_Dataset extract_.

________

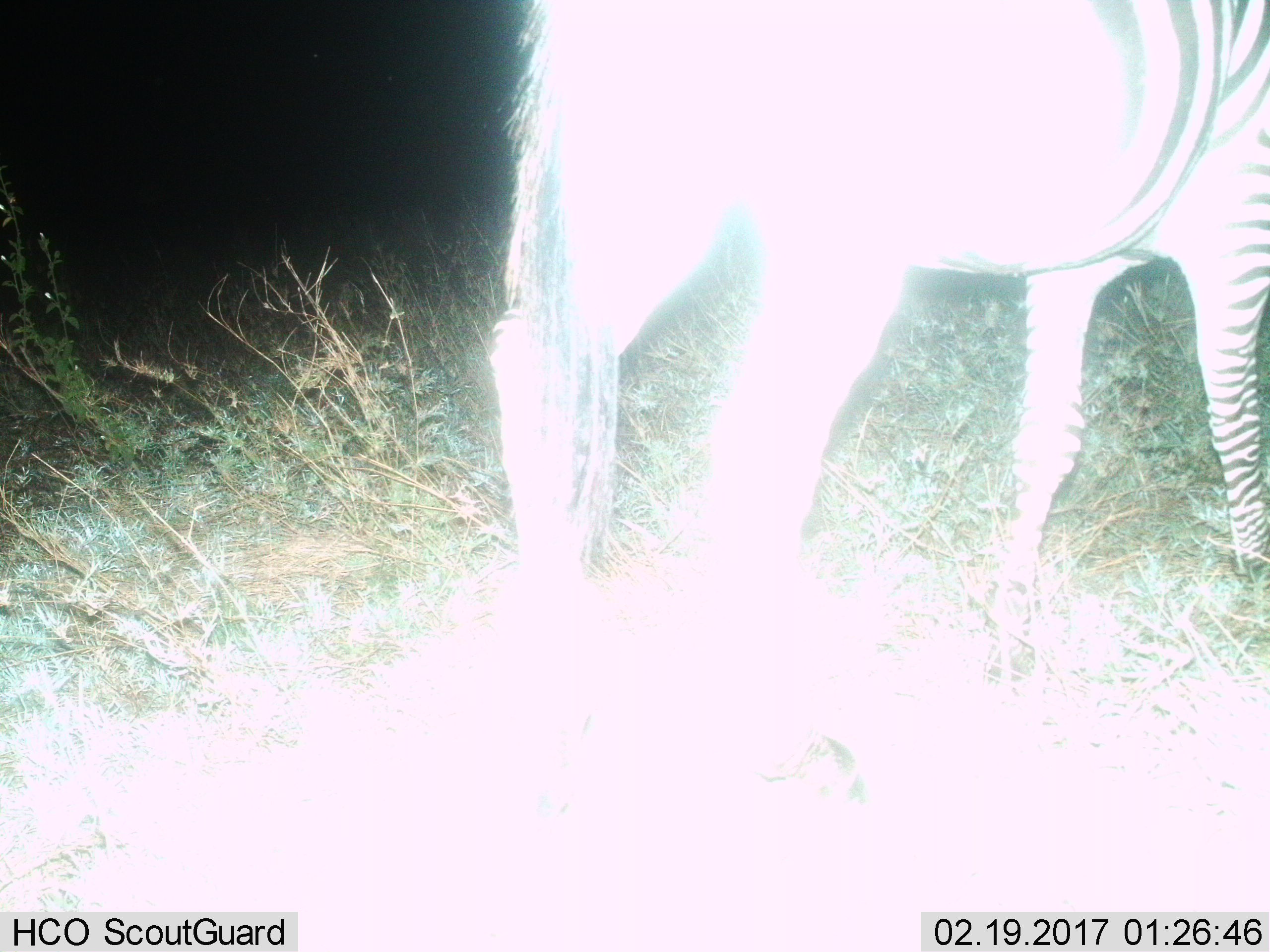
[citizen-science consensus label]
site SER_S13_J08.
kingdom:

________

_What to do_. Return the lines above exactly; the images are not part of the copy.

_Exercise output_.
[citizen-science consensus label]
site SER_S13_J08.
kingdom:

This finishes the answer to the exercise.